In this case, considering that petitioner simply prayed for the remand of the case to the lower court, the outright ruling and adherence to the foreign courts' order adopting by reference another entity's findings and conclusion was misplaced. The adjudication of this case demands a full ventilation of the facts and issues and the presentation of their respective arguments in support and in rebuttal of the claims of the contending parties. This is all the more applicable herein since the Court is not a trier of facts,[17] but oftentimes simply relies on the cold pages of the silent records of the case.

ACCORDINGLY, in the interest of due process, the case is REMANDED to the Regional Trial Court of Surigao City for further proceedings.

SO ORDERED.

Melo, (Chairman), and Puno, JJ., concur.
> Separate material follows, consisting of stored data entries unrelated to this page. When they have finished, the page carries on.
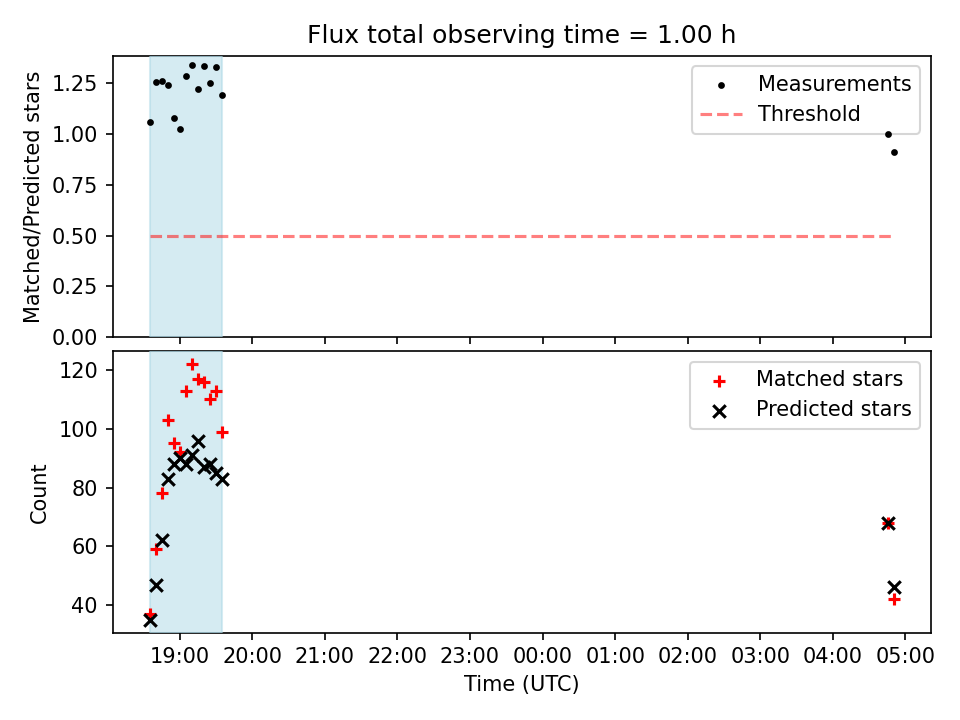 Flux total observing time = 1.00 h

Matched/Predicted stars

1.25
1.00
0.75
0.50
0.25
0.00

Measurements
Threshold

Count

120
100
80
60
40

Matched stars
Predicted stars

19:00 20:00 21:00 22:00 23:00 00:00 01:00 02:00 03:00 04:00 05:00

Time (UTC)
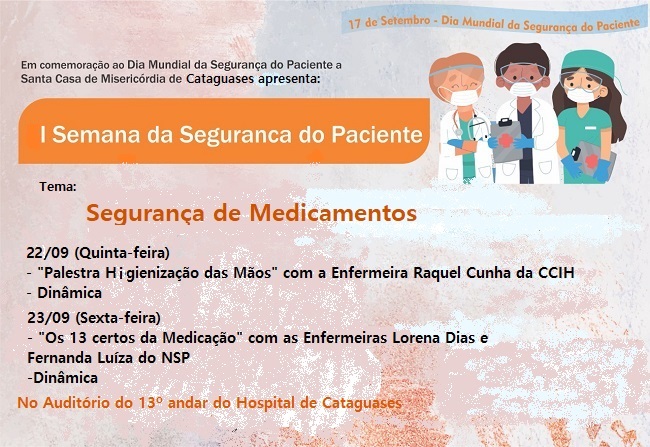 17 de Setembro - Dia Mundial da Segurança do Paciente

Em comemoração ao Dia Mundial da Segurança do Paciente a Santa Casa de Misericórdia de Cataguases apresenta:

I Semana da Seguranca do Paciente

Tema:

Segurança de Medicamentos

22/09 (Quinta-feira)
- "Palestra Higienização das Mãos" com a Enfermeira Raquel Cunha da CCIH
- Dinâmica

23/09 (Sexta-feira)
- "Os 13 certos da Medicação" com as Enfermeiras Lorena Dias e Fernanda Luíza do NSP
-Dinâmica

No Auditório do 13º andar do Hospital de Cataguases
Mendoza, J., took no part.



[1] Supply Order Contract, ANNEX "C" to PETITION in G.R. No. 114323, p. 5; Rollo, p. 114.

[2] Arbitral Award dated July 23, 1988, ANNEX "D" of the Petition, p. 17; Rollo, p. 143-144.

[3] DECISION in CA-G.R. CV NO. 37080 promulgated on October 29, 1993, p. 10; Rollo, p. 103; RTC Records, pp. 143-144.

[4] ANNEX "F" of the Petition; Rollo, p. 157.

[5] ORDER in Civil Case No. 4006, ANNEX "G" of the Petition, p. 1; Rollo, p. 158.

[6] Ibid., p. 4; Rollo, p. 161.

[7] Ibid., p. 5; Rollo, p. 162.

[8] CA Decision.

[9] Constitution, Article VIII, Section 14.

[10] CA Decision, Supra, pp. 8-12; Rollo, pp. 101-105.

[11] Petitioner assigned the following arguments:

A. THE NON-DELIVERY OF THE CARGO WAS A MATTER PROPERLY COGNIZABLE BY THE PROVISIONS OF CLAUSE 16 OF THE CONTRACT;

B. THE JUDGMENT OF THE CIVIL COURT OF DEHRADUN, INDIA WAS AN AFFIRMATION OF THE FACTUAL AND LEGAL FINDINGS OF THE ARBITRATOR AND THEREFORE ENFORCEABLE IN THIS JURISDICTION;

C. EVIDENCE MUST BE RECEIVED TO REPEL THE EFFECT OF A PRESUMPTIVE RIGHT UNDER A FOREIGN JUDGMENT." (Petition, Supra, p. 9; Rollo, p. 73.).

[12] See Supply Order Contract.

[13] Petition, Supra; pp. 11-12; Rollo, pp. 75-76.

[14] Terms and Conditions of Supply Order, "ANNEX C-1" of the Petition, p. 8; Rollo, p. 125-126; RTC Records, pp. 17-26.

[15] Court of Dehra Dun, Suit No. 677 of 1988, ONGC vs. Pacific Cement, 7-2-90; Rollo, p. 157.

[16] Francisco v. Permskul, 173 SCRA 324 [1989]; Romero v. Court of Appeals, 147 SCRA 183 (1987).

[17] David-Chan v. CA, 268 SCRA 677 (1997).